The constant in this council’s accession to power has been the speed at which the anti-development lobby has embedded itself in the administration. Monday’s session saw the adoption of a resolution empowering the Ad-Hoc Conservation Working Group (CWG), a group of environmentalists and activists to supply input to the Planning Program at the administrative and political levels.The committee’s membership (Donald Attwood, Tanja Burns, JJ Corker, Sylvie Ferron, David Kalant, Briony Lalor, Kevin Solarik) threatens to become a distracting issue following Monday’s meeting, where J.J. Corker outed himself as president of Nature Hudson, “a not-for-profit corporation representing the interests of Hudson residents affected by the Willowbrook development project.”
It’s unfortunate council members haven’t completed Quebec’s compulsory ethics-and-good-conduct course, where newbies learn their legal responsibilities and returning councillors get a refresher. District 5 councillor and CWG chair Mark Gray announced Monday evening that he and Smith had had four meetings with CWG members before the group was legally constituted. (I’ve been assured the CWG will have access to urban planning, but not to Eco2Urb or Paré.)
Also Monday, District 1 councillor Doug Smith hinted at major changes in urban planning (discussion of HR issues in open council is a no-no; Smith, a council veteran, should have known better.) These aren’t actionable, but they demonstrate the fecklessness of a council whose members appear to neither know nor care about legalities.
Meanwhile, legal considerations are piling up. One can assume the current ban on wetland backfilling will be extended to lands characterized as part of an eco-corridor. That directly affects the town’s most valuable real estate along the Ottawa River, including Sandy Beach and several smaller developments, such as John Nassr’s project at the foot of Macauley Hill.
Revisions to the town’s canopy-protection bylaw will limit tree-cutting on dozens of unbuilt lots in Hudson Valleys and Alstonvale. Lots adjacent to parks or bordering on watercourses and wetlands throughout the urban perimeter also risk being frozen pending a decision on who should and shouldn’t be grandfathered. Roughly 50 units on tracts to the east of the core are an indefinite hold.

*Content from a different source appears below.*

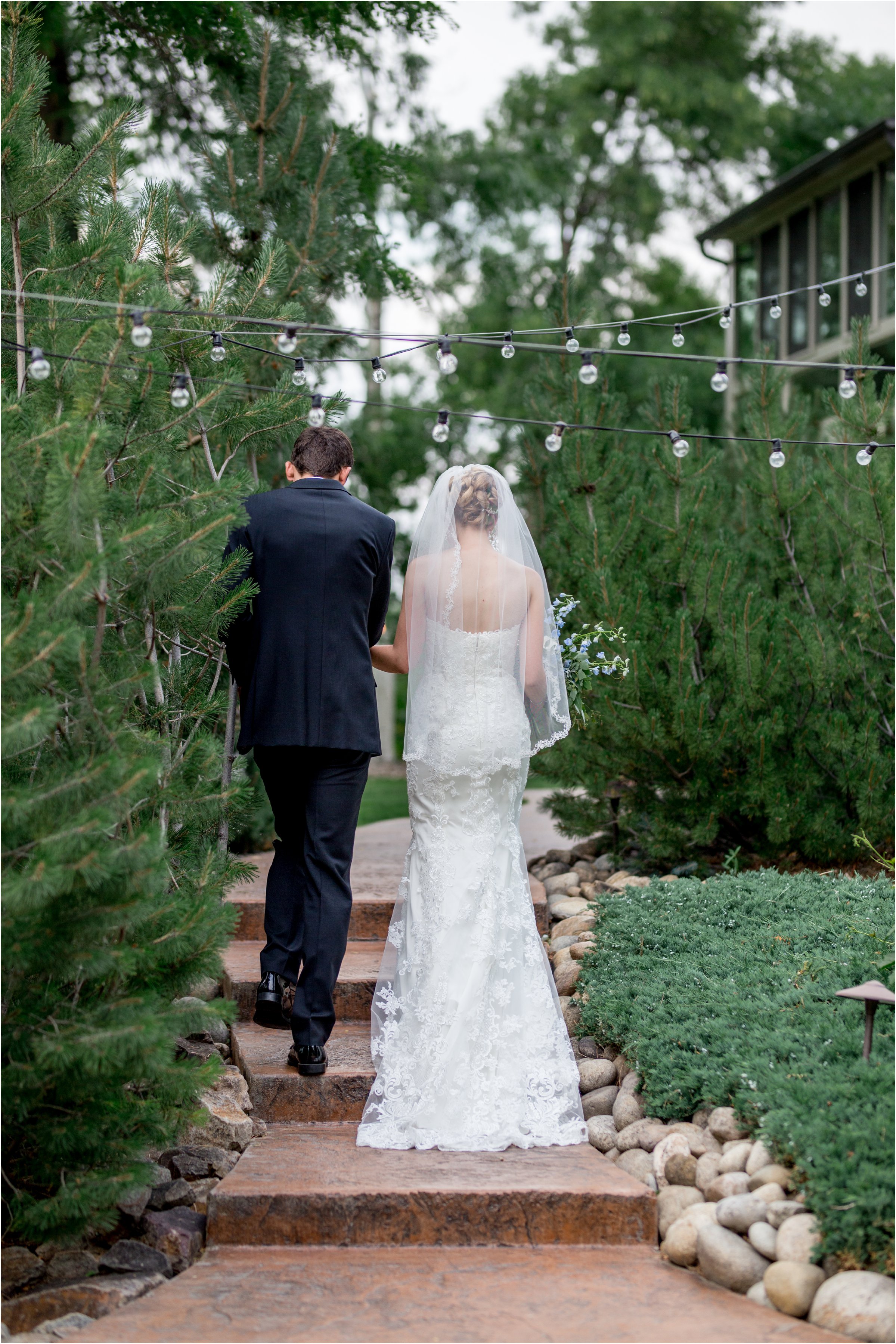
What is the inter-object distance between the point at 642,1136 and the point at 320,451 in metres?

hi With less than 200 grand earmarked for legal expenses in this year’s budget, council’s orientation (take it out of the accumulated surplus!) shows reckless disregard for the fiscal impact of saying no. Sandy Beach developer Nicanco and Willowbrook’s Habitations Robert have served the town with notice of their intent to sue for costs and loss of revenue. I expect others will follow as back-to-back freezes block their options. Time to post the big No! sign on the door at urban planning.